KLAZ changed call letters to KZOU and became "Zoo 98" in 1986, continuing as a Top 40. It was quite successful and ran the original sister station KAAY (1090 AM) out of the format. "Zoo 98" was also the only station to beat country music powerhouse KSSN (95.7 FM) in the first 10 years of its existence, and mopped the floor with Top 40 competitor KKYK, though it would eventually fall to KKYK after a series of missteps, including letting popular morning man Craig O'Neill leave for KKYK, and an ownership change at KKYK that took the station and its format more seriously. Despite being overtaken by KKYK in 1989, KZOU continued to be a CHR station.
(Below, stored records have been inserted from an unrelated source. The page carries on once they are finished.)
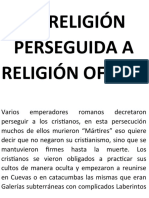 De Religión Perseguida A Religión Oficial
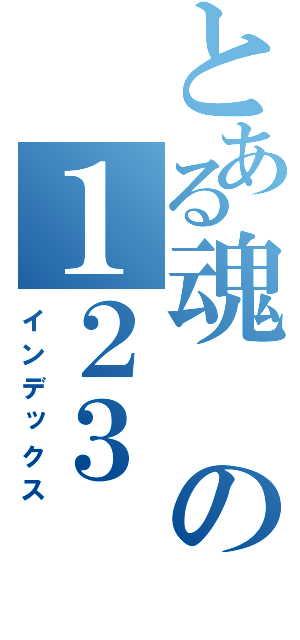 とある魂の１２３（インデックス）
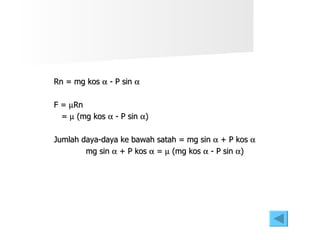 Rn = mg kos    - P sin   F =   Rn =    (mg kos    - P sin   ) Jumlah daya-daya ke bawah satah = mg sin    + P kos   mg sin    + P kos    =    (mg kos    - P sin   ) 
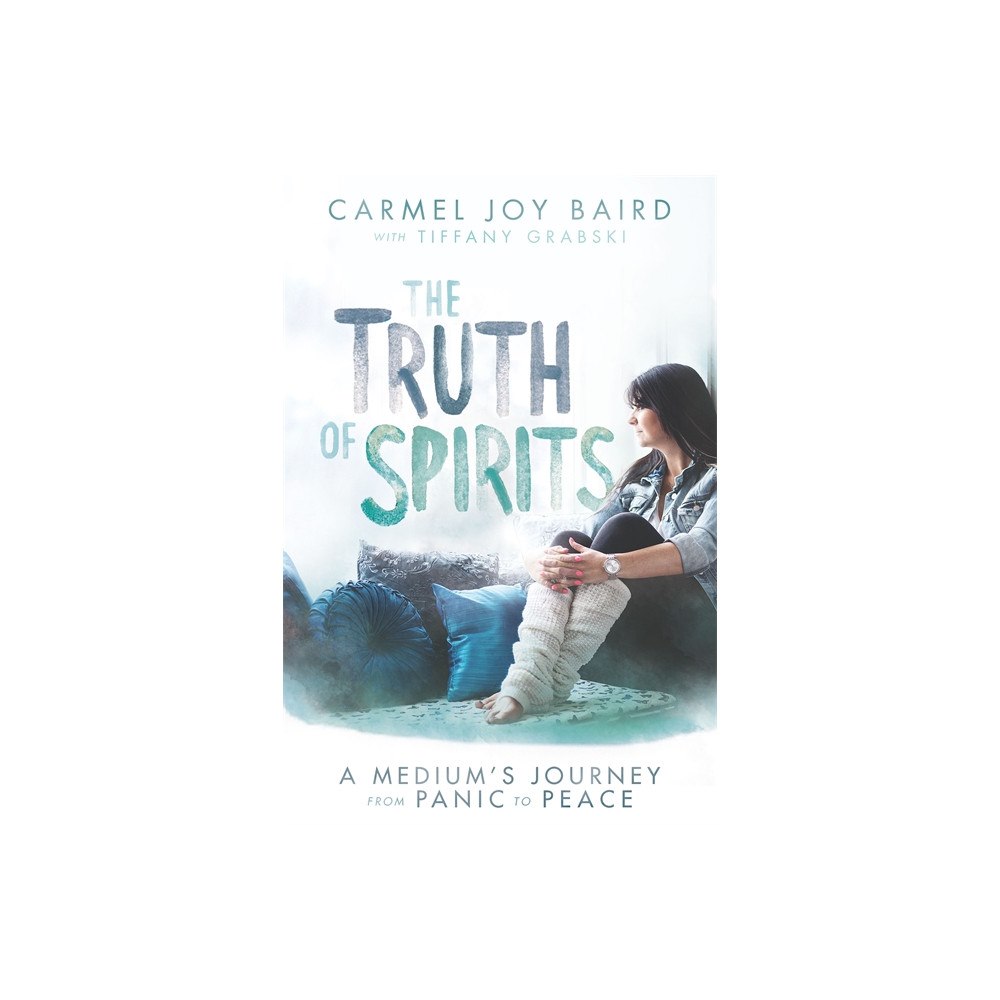 Carmel Joy Baird Truth of spirits - a mediums journey from panic to peace (häftad, eng)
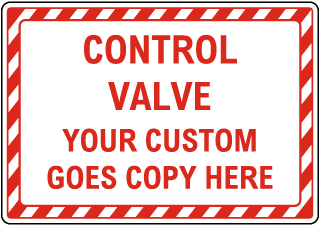 Custom Control Valve Sign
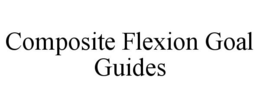COMPOSITE FLEXION GOAL GUIDES trademark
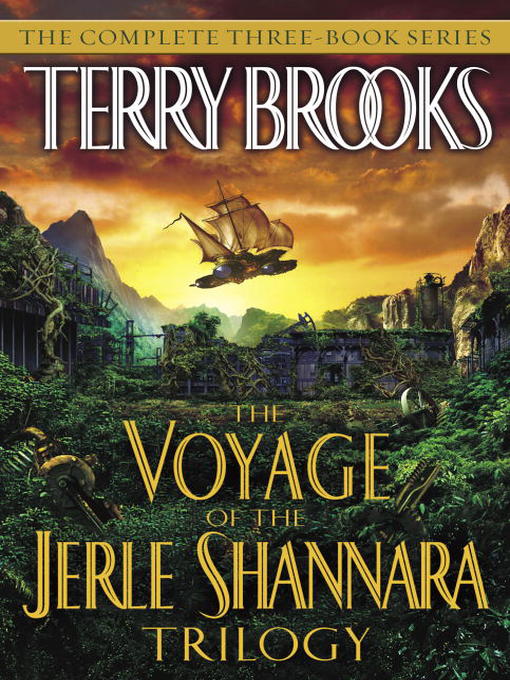 Title details for The Voyage of the Jerle Shannara Trilogy by Terry Brooks - Wait list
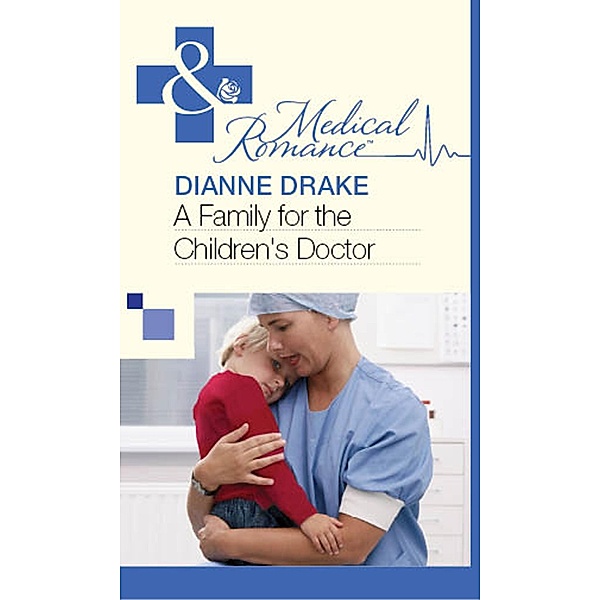A Family for the Children's Doctor (Mills & Boon Medical) / Mills & Boon Medical, Dianne Drake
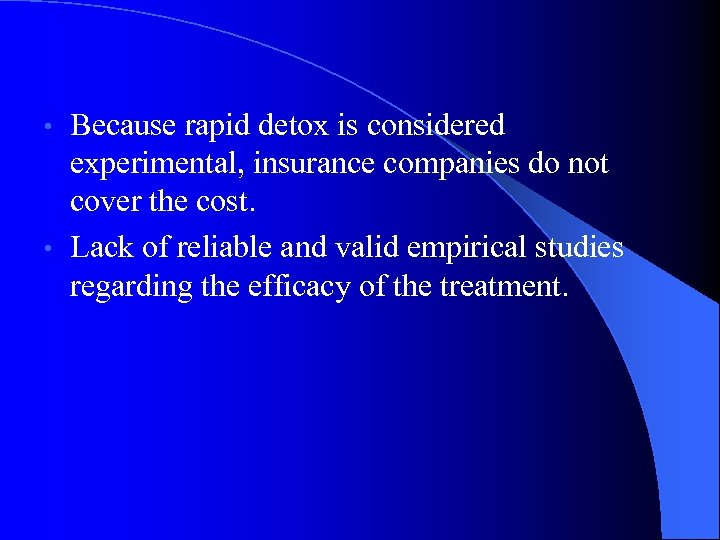Because rapid detox is considered experimental, insurance companies do not cover the cost. •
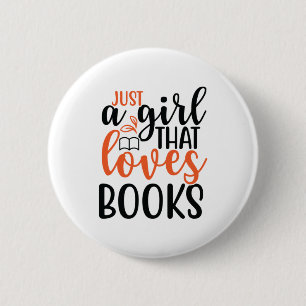 Kunst nur ein Mädchen lesen, das Lieben bucht Button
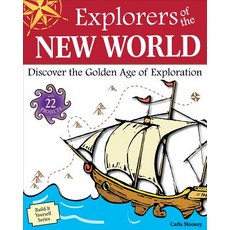 (영문도서) Explorers of the New World: Discover the Golden Age of Exploration Hardcover, Nomad Press (VT), English, 9781936313440
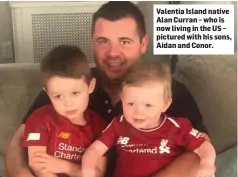  ??  ?? Valentia Island native Alan Curran – who is now living in the US – pictured with his sons, Aidan and Conor.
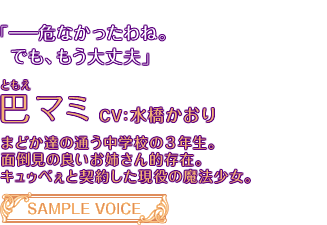 「――危なかったわね。でも、もう大丈夫」巴マミ CV:水橋かおり まどか達の通う中学校の3年生。面倒見の良いお姉さん的存在。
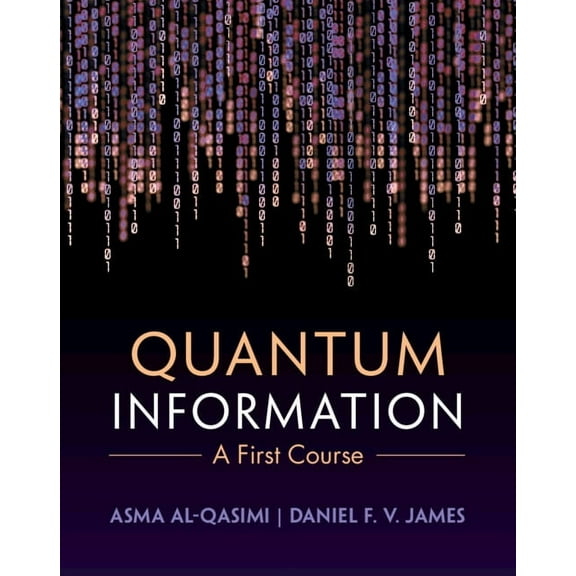 Quantum Information: A First Course, (Hardcover)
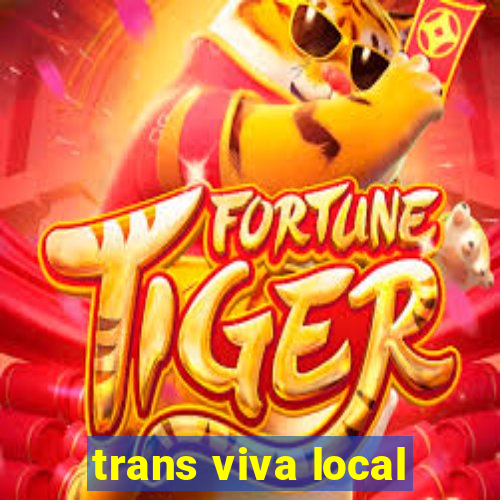 trans viva local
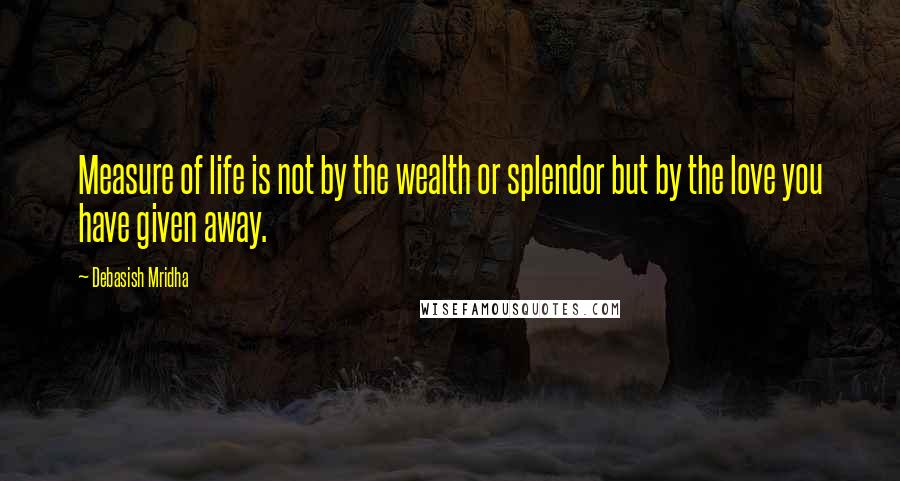 Debasish Mridha Quotes: Measure of life is not by the wealth or splendor but by the love you have given away.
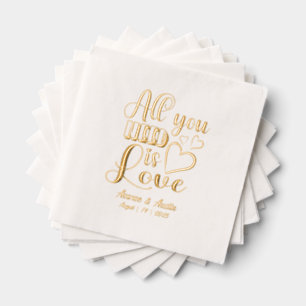 Serviettes Avec Dorure Tout Ce Dont Vous Avez Besoin, C'Est D'Amour Maria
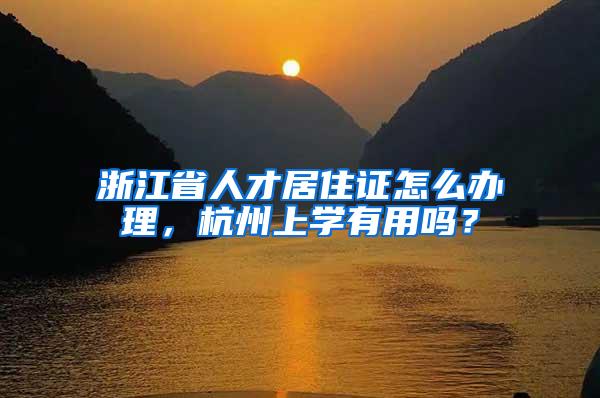 浙江省人才居住证怎么办理，杭州上学有用吗？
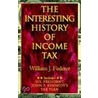 The Interesting History of Income Tax door William J. Federer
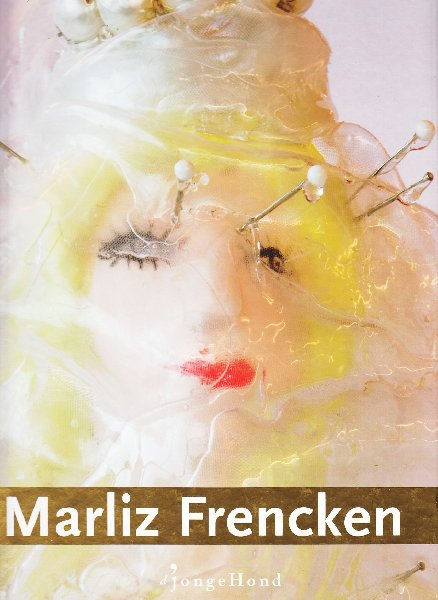 Frencken, Marliz; Photography: Thomas Mayer - Cruel Beauty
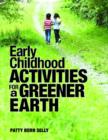 Image for Early Childhood Activities for a Greener Earth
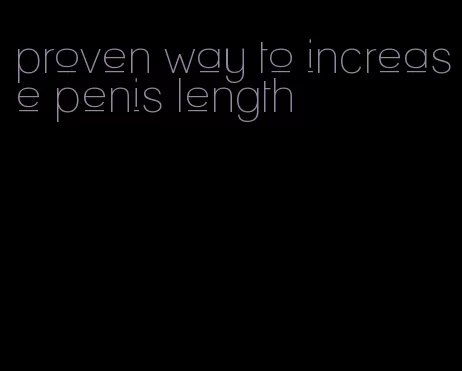 proven way to increase penis length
In May 1991, KZOU's owners were trying to exit the radio business and sold the station to GHB Broadcasting. GHB flipped the station to hot adult contemporary as KURB "B-98.5" following a continued decline in ratings and the overall decline of the Top 40 format at the time. In a twist of irony, "B-98.5" would assure KKYK would not be able to gloat over its apparent victory, as the station hired Craig O'Neill back from KKYK and once again beat its former rival, which continued to struggle with its fellow CHR's nationwide.

Around 2000, KURB shifted to mainstream AC. Personalities who have previously worked at KURB include Little Rock radio veteran Craig O'Neill, who left the station in 2000 for a position in local television, anchoring evening newscasts for Little Rock's CBS network affiliate, KTHV. O'Neill was replaced by major market jock Scott Thrower, as well as Jeff Matthews, now with Conway Corp., and long-time local TV host and radio personality Lisa Fischer.